The course’s success is a testament to Carnegie Mellon's commitment to being a collaborative campus research hub, as quantum computing itself is a multidisciplinary field of study.
“We have been lucky to find an environment such as CMU where all of these ideas can converge into a single lecture," Bernal Neira continued.
"Look at who is teaching this lecture: we have a business school professor whose background is in mechanical engineering and who has a Ph.D. in operations research; a NASA senior scientist whose Ph.D. is in condensed matter, and me, from chemical engineering, with a physics and engineering background. All of these people with very different backgrounds and areas of expertise had the chance to come together, bring awesome ideas to the table, and sit down and get to work.
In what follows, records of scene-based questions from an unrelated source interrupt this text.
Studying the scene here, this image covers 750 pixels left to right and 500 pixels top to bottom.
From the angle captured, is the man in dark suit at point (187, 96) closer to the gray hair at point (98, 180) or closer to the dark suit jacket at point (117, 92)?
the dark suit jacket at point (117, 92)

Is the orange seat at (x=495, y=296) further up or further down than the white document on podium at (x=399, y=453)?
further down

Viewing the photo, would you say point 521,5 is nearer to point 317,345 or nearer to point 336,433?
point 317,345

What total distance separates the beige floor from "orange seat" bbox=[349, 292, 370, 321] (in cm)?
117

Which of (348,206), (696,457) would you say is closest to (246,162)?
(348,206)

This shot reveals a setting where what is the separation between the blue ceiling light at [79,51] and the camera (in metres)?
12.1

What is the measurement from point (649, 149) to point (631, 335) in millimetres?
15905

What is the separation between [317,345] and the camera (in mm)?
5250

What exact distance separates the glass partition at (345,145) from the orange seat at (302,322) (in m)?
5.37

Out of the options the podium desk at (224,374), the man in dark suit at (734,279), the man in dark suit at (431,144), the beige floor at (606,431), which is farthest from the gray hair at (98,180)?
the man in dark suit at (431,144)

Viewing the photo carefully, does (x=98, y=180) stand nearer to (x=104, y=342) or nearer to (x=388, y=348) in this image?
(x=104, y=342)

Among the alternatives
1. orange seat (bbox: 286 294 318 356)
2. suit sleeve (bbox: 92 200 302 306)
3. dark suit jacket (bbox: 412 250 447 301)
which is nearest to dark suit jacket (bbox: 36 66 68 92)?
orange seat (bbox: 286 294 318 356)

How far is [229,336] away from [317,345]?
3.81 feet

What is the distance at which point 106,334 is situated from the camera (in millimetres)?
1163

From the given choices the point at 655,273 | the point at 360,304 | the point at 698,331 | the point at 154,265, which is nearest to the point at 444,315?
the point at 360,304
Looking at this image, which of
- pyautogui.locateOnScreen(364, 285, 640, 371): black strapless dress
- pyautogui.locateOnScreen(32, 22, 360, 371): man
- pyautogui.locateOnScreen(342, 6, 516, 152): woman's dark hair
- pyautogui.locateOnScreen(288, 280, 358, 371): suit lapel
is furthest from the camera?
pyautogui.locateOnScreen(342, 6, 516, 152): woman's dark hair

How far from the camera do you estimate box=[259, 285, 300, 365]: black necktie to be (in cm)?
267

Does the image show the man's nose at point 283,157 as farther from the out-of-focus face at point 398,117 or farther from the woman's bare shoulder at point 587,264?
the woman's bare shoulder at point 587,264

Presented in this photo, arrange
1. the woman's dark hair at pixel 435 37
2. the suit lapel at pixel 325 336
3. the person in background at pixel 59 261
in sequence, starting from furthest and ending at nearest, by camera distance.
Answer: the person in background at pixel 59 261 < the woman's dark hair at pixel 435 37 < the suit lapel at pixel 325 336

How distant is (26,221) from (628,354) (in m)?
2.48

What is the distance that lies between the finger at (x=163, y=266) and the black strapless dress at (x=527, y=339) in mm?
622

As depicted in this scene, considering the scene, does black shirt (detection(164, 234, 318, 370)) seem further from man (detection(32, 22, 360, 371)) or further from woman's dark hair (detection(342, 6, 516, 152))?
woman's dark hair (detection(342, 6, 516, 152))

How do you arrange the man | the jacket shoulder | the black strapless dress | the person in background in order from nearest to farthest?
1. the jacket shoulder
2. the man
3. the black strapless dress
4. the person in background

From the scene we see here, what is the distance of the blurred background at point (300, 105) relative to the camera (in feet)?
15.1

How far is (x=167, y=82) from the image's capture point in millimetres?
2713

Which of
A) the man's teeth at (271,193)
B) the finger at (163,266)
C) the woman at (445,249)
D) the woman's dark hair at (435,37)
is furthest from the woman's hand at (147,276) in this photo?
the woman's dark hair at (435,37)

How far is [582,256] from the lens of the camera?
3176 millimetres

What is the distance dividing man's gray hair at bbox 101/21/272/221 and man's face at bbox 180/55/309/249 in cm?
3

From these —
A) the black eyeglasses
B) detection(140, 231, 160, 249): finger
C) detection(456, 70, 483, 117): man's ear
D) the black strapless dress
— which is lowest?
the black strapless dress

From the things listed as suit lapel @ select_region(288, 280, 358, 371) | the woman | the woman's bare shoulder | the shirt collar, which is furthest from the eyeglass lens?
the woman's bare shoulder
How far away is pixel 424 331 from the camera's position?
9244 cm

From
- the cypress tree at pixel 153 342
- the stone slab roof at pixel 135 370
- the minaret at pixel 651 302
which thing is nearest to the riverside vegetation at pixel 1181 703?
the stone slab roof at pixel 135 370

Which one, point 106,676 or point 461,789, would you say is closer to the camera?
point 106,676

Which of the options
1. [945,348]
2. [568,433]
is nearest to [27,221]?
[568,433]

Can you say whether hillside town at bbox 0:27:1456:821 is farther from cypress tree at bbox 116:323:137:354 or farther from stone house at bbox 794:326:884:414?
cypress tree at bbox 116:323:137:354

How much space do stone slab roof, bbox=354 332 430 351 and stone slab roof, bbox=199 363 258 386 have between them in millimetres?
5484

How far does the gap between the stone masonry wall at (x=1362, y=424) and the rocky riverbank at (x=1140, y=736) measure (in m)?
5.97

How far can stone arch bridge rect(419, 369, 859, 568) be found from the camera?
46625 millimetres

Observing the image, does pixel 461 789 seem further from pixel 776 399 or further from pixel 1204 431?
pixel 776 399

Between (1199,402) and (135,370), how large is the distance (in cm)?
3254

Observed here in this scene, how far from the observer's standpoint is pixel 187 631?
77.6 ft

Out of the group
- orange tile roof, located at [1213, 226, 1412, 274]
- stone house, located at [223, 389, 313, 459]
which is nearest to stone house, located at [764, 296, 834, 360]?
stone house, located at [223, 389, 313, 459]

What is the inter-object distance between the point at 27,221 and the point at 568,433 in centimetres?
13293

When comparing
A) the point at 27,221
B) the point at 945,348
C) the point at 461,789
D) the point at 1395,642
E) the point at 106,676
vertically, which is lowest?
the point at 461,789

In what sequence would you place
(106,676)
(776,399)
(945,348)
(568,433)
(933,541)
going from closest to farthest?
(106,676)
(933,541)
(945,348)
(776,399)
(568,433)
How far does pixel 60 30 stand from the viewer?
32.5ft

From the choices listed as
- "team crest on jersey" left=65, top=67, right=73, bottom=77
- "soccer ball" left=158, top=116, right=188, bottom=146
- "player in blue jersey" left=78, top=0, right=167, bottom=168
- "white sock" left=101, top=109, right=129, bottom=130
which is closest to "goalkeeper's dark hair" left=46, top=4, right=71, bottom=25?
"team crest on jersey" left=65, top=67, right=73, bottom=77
That is uncommon and very inspiring."
The Future of Quantum Computing
According to Tayur, we are at the very beginning of understanding the impact quantum computing will have on the way we make business decisions.
“Think of it as you know how to ride a bicycle, but quantum computing is a fighter jet,” he said.
“We live in a world of bicycles, but what could you do if you had an airplane? It’s a long game, but we are pushing the limits. We’ve laid the foundations. And with this course, we will see what the world builds on top of it.”
“If you are a student who is interested in this field of study, there are many opportunities, including the Feynman Quantum Academy internship program, which is what enabled me to go to NASA,” said Bernal Neira. “It’s a great topic for young people to be excited about."
The applications of quantum computing will only continue to grow. Tayur envisions quantum computing being immediately applicable to portfolio optimization and supply chain management but hopes that in a few years, new devices will become available that can extend the reach of quantum computing.
“What could we do if we all had quantum computers in our pockets?” he asks. “We just have to keep pushing and developing, collaborating with our partners, and who knows what we can do.”